### DO THIS
Resume the piece on gradient boosting from the point where it stops.

### TEXT TO READ
===============

Gradient Boosting in ML

Last Updated : 31 Mar, 2023

Gradient Boosting is a popular boosting algorithm in machine learning used for classification and regression tasks. Boosting is one kind of ensemble Learning method which trains the model sequentially and each new model tries to correct the previous model. It combines several weak learners into strong learners. There is two most popular boosting algorithm i.e

AdaBoost
Gradient Boosting

Gradient Boosting

Gradient Boosting is a powerful boosting algorithm that combines several weak learners into strong learners, in which each new model is trained to minimize the loss function such as mean squared error or cross-entropy of the previous model using gradient descent. In each iteration, the algorithm computes the gradient of the loss function with respect to the predictions of the current ensemble and then trains a new weak model to minimize this gradient. The predictions of the new model are then added to the ensemble, and the process is repeated until a stopping criterion is met.

In contrast to AdaBoost, the weights of the training instances are not tweaked, instead, each predictor is trained using the residual errors of the predecessor as labels. There is a technique called the Gradient Boosted Trees whose base learner is CART (Classification and Regression Trees). The below diagram explains how gradient-boosted trees are trained for regression problems.

Gradient Boosted Trees for Regression

The ensemble consists of M trees. Tree1 is trained using the feature matrix X and the labels y. The predictions labeled y1(hat) are used to determine the training set residual errors r1. Tree2 is then trained using the feature matrix X and the residual errors r1 of Tree1 as labels. The predicted results r1(hat) are then used to determine the residual r2. The process is repeated until all the M trees forming the ensemble are trained. There is an important parameter used in this technique known as Shrinkage. Shrinkage refers to the fact that the prediction of each tree in the ensemble is shrunk after it is multiplied by the learning rate (eta) which ranges between 0 to 1. There is a trade-off between eta and the number of estimators, decreasing learning rate needs to be compensated with increasing estimators in order to reach certain model performance. Since all trees are trained now, predictions can be made. Each tree predicts a label and the final prediction is given by the formula,

y(pred) = y1 + (eta *  r1) + (eta * r2) + ....... + (eta * rN)

Difference between Adaboost and Gradient Boosting

The difference between AdaBoost and gradient boosting are as follows:

AdaBoost	Gradient Boosting
During each iteration in AdaBoost, the weights of incorrectly classified samples are increased, so that the next weak learner focuses more on these samples.	Gradient Boosting updates the weights by computing the negative gradient of the loss function with respect to the predicted output.

===============

### Records from a dataset
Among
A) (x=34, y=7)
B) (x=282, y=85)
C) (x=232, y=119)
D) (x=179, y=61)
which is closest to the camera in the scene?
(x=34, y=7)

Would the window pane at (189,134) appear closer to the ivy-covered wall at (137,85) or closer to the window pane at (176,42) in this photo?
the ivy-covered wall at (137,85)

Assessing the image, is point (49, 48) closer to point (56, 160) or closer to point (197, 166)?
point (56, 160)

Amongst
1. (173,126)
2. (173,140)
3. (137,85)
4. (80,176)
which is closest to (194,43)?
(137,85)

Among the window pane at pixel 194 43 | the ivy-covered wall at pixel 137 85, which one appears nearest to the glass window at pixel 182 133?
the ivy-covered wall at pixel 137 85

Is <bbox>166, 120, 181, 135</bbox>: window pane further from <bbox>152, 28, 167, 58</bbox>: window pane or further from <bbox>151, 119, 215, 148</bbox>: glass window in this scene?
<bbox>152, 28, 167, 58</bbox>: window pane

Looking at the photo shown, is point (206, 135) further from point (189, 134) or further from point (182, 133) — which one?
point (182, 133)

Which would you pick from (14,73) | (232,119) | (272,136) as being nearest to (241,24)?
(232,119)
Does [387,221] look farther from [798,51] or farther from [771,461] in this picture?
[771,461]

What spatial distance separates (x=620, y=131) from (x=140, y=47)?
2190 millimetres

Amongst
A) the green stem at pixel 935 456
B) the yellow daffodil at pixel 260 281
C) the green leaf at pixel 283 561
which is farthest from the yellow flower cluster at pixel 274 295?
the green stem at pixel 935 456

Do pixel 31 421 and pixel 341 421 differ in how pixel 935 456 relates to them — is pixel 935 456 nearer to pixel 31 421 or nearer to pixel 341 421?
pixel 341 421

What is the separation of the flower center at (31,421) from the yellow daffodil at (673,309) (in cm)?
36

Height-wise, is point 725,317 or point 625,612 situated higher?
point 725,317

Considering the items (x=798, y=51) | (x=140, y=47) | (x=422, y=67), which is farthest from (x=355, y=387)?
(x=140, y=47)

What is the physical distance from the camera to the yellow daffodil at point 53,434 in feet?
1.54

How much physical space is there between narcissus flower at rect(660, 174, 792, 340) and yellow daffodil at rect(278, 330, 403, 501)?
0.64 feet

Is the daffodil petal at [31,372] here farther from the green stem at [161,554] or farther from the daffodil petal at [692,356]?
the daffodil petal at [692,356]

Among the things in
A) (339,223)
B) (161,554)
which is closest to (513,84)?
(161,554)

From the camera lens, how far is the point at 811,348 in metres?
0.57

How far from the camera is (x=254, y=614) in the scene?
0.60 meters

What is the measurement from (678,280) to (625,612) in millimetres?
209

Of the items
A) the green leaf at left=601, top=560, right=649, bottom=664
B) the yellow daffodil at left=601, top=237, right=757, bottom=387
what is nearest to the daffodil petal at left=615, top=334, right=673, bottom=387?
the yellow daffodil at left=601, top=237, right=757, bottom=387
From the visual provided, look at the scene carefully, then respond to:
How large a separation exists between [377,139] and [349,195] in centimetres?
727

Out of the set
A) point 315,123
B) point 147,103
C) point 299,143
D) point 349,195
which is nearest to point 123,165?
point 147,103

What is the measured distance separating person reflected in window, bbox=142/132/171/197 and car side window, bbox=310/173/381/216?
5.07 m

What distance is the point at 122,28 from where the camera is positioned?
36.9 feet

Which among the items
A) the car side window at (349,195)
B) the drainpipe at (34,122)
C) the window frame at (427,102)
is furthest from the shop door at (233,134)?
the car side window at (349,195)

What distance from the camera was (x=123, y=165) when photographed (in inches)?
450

===============

### IN RESPONSE
AdaBoost uses simple decision trees with one split known as the decision stumps of weak learners.	Gradient Boosting can use a wide range of base learners, such as decision trees, and linear models.
AdaBoost is more susceptible to noise and outliers in the data, as it assigns high weights to misclassified samples	Gradient Boosting is generally more robust, as it updates the weights based on the gradients, which are less sensitive to outliers.

Gradient Boosting Algorithm

Step 1:

Let’s assume X, and Y are the input and target having N samples. Our goal is to learn the function f(x) that maps the input features X to the target variables y. It is boosted trees i.e the sum of trees.

The loss function is the difference between the actual and the predicted variables.

$L(f)= \sum ^{N}_{i=1}L(y_i,f(x_i))$

Step 2: We want to minimize the loss function L(f) with respect to f.

$\hat f_0 (x) = arg\underset{f}{min} \;L(f) = arg\underset{f}{min} \sum ^{N}_{i=1}L(y_i,f(x_i))$

If our gradient boosting algorithm is in M stages then To improve the $f_m$ the algorithm can add some new estimator as $h_m$ having $1\le m \le M$

$\hat y_i = F_{m+1}(x_i) = F_m(x_i) + h_m(x_i)$

Step 3: Steepest Descent

For M stage gradient boosting, The steepest Descent finds $h_m = -\rho_m g_m$ where $\rho _m$ is constant and known as step length and $g_m$ is the gradient of loss function L(f)

$g_{im} =-\left[\frac{\partial L(y_i,f(x_i))}{\partial f(x_i)} \right]_{f(x_i)=f_{m-1}(x_i)}$

Step 4: Solution

The gradient Similarly for M trees:

$f_m (x) = f_{m-1} (x) + \left(\underset{h_{m}\epsilon H}{argmin} \left[ \sum ^{N}_{i=1}L(y_i,f_{m-1}(x_i)+h_m(x_i)) \right]\right)(x)$

The current solution will be

$f_m = f_{m-1}-\rho_m g_m$

Example: 1 Classifiaction

Steps:

Import the necessary libraries
Setting SEED for reproducibility
Load the digit dataset and split it into train and test.
Instantiate Gradient Boosting classifier and fit the model.
Predict the test set and compute the accuracy score.

Python3

# Import models and utility functions
from sklearn.ensemble import GradientBoostingClassifier
from sklearn.model_selection import train_test_split
from sklearn.metrics import accuracy_score
from sklearn.datasets import load_digits
 
# Setting SEED for reproducibility
SEED = 23
 
# Importing the dataset 
X, y = load_digits(return_X_y=True)
 
# Splitting dataset
train_X, test_X, train_y, test_y = train_test_split(X, y, 
                                                    test_size = 0.25, 
                                                    random_state = SEED)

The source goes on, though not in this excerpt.